§ Extrait fourni
==================================================

Dans sa décision n° 2023-855 DC du 16 novembre, le Conseil constitutionnel a censuré cette disposition par une motivation très claire figurant dans son considérant n° 68 :
« En revanche, l’activation à distance d’appareils électroniques afin de capter des sons et des images sans qu’il soit nécessaire pour les enquêteurs d’accéder physiquement à des lieux privés en vue de la mise en place de dispositifs de sonorisation et de captation, est de nature à porter une atteinte particulièrement importante au droit au respect de la vie privée dans la mesure où elle permet l’enregistrement, dans tout lieu où l’appareil connecté détenu par une personne privée peut se trouver, y compris des lieux d’habitation, de paroles et d’images concernant aussi bien les personnes visées par les investigations que des tiers. Dès lors, en permettant de recourir à cette activation à distance non seulement pour les infractions les plus graves mais pour l’ensemble des infractions relevant de la délinquance ou de la criminalité organisées, le législateur a permis qu’il soit porté au droit au respect de la vie privée une atteinte qui ne peut être regardée comme proportionnée au but poursuivi. »
Par contre, dans le même temps, il considère, au regard des garanties offertes notamment par l’intervention obligatoire de l’autorité qui la décide (juge des libertés et de la détention, juge d’instruction saisi sur réquisitions du procureur de la République), du formalisme accompagnant la demande (éléments devant identifier l’appareil concerné) ainsi que la durée (15 jours renouvelable une fois), que « l’activation à distance d’appareils électroniques à des fins de géolocalisation ne méconnaît pas le droit au respect de la vie privée » (considérant n° 67).
C’est la seule disposition de la loi d’orientation et de programmation de la justice qui est véritablement sanctionnée par le juge constitutionnel sur le fond.
II – LA CENSURE INTERPRÉTATIVE : INTERPRÉTER COMME IL T’EST PRESCRIT TU DOIS.
La réserve d’interprétation est une technique qui permet au juge constitutionnel de déclarer une disposition conforme à la Constitution à condition qu’elle soit interprétée ou appliquée de la façon qu’il indique : il impose donc au lecteur son interprétation qui se substitue à toute autre, y compris celle de l’auteur du texte lui-même. Cette modalité interprétative permet de rattraper une disposition qui, sans cette réserve interprétative, devrait être constitutionnellement censurée. La doctrine distingue en général trois types de réserves d’interprétation : celles qui sont dites neutralisantes : elles éludent ainsi les interprétations qui seraient contraires à la Loi fondamentale ; celles qui sont dites directives : elles énoncent une prescription précise à l’égard du législateur ou de toute autre autorité chargée d’exécuter la loi ; celles enfin qui sont dites constructives : ici le juge constitutionnel ajoute des éléments à la loi afin d’assurer sa conformité avec la Constitution.
Ces réserves d’interprétation ne sont pas à négliger et ont une portée forte en application des dispositions de l’article 62, alinéa trois, de la Constitution aux termes desquelles « les décisions du Conseil constitutionnel ne sont susceptibles d’aucun recours. Elles s’imposent aux pouvoirs publics et à toutes les autorités administratives et juridictionnelles ».

==================================================

§ Documents sources
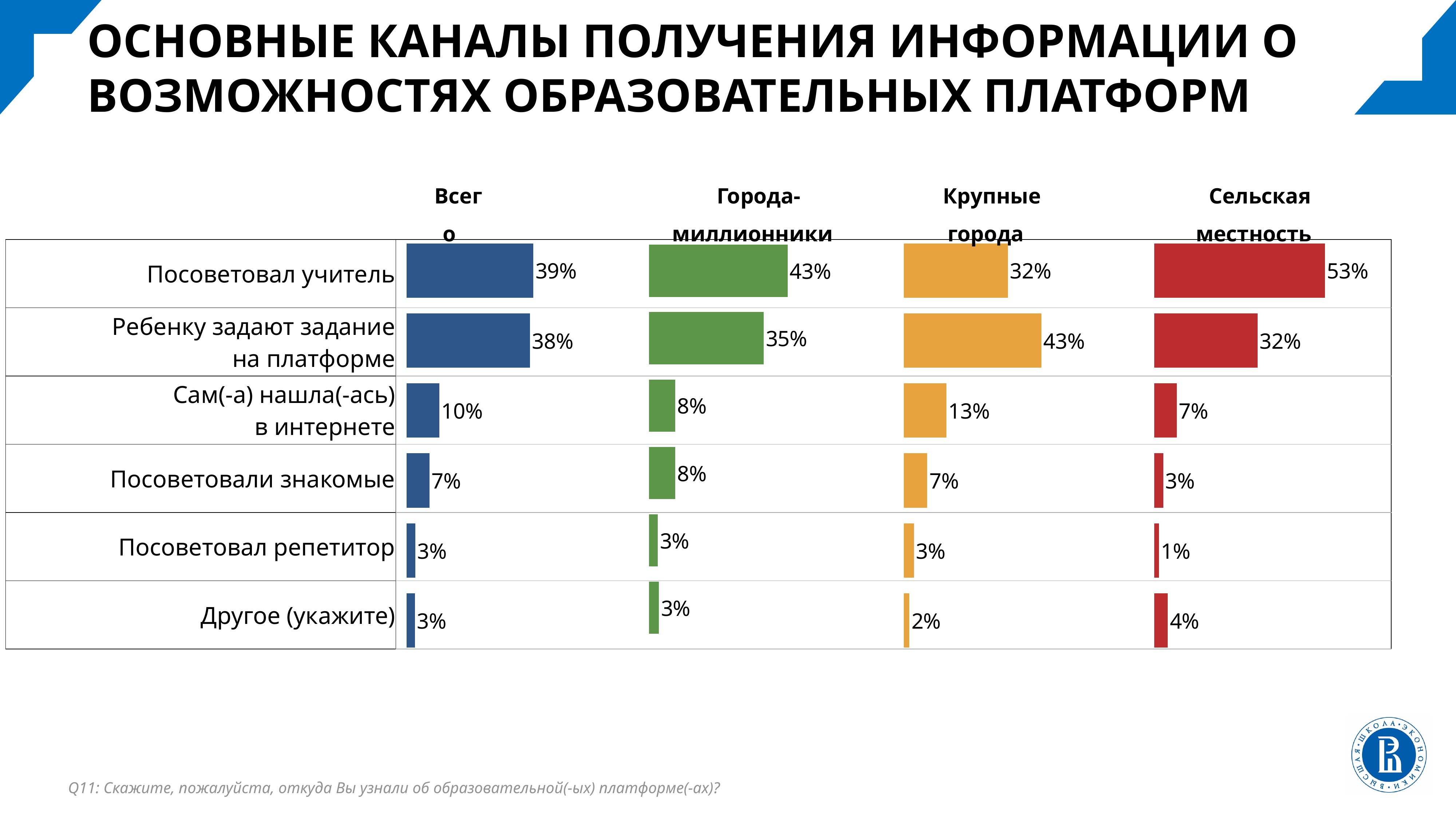
In the "Города-миллионники" chart, which category has the highest value? Посоветовал учитель In the "Сельская местность" chart, what is the difference between "Посоветовал учитель" and "Ребенку задают задание на платформе"? 21% In the "Всего" chart, what is the value for "Посоветовал учитель"? 39% In the "Города-миллионники" chart, what is the difference between "Посоветовал учитель" and "Ребенку задают задание на платформе"? 8% How many categories are shown in the "Всего" chart? 6 What colour are the bars in the "Крупные города" chart? Orange In the "Крупные города" chart, which category has the highest value? Ребенку задают задание на платформе In the "Сельская местность" chart, which category has the lowest value? Посоветовал репетитор In the "Всего" chart, which is larger: "Сам(-а) нашла(-ась) в интернете" or "Посоветовали знакомые"? Сам(-а) нашла(-ась) в интернете In the "Крупные города" chart, what is the value for "Сам(-а) нашла(-ась) в интернете"? 13% What kind of chart is used for the "Города-миллионники" data? Bar chart In the "Сельская местность" chart, what is the value for "Ребенку задают задание на платформе"? 32%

==================================================

§ Consigne
Reproduisez sans aucune modification le passage de l'extrait sur la décision du Conseil constitutionnel qui s'ouvre sur les mots contenant « Par contre, dans » et se termine par « (considérant n° 67). ».

§ Réponse
Par contre, dans le même temps, il considère, au regard des garanties offertes notamment par l’intervention obligatoire de l’autorité qui la décide (juge des libertés et de la détention, juge d’instruction saisi sur réquisitions du procureur de la République), du formalisme accompagnant la demande (éléments devant identifier l’appareil concerné) ainsi que la durée (15 jours renouvelable une fois), que « l’activation à distance d’appareils électroniques à des fins de géolocalisation ne méconnaît pas le droit au respect de la vie privée » (considérant n° 67).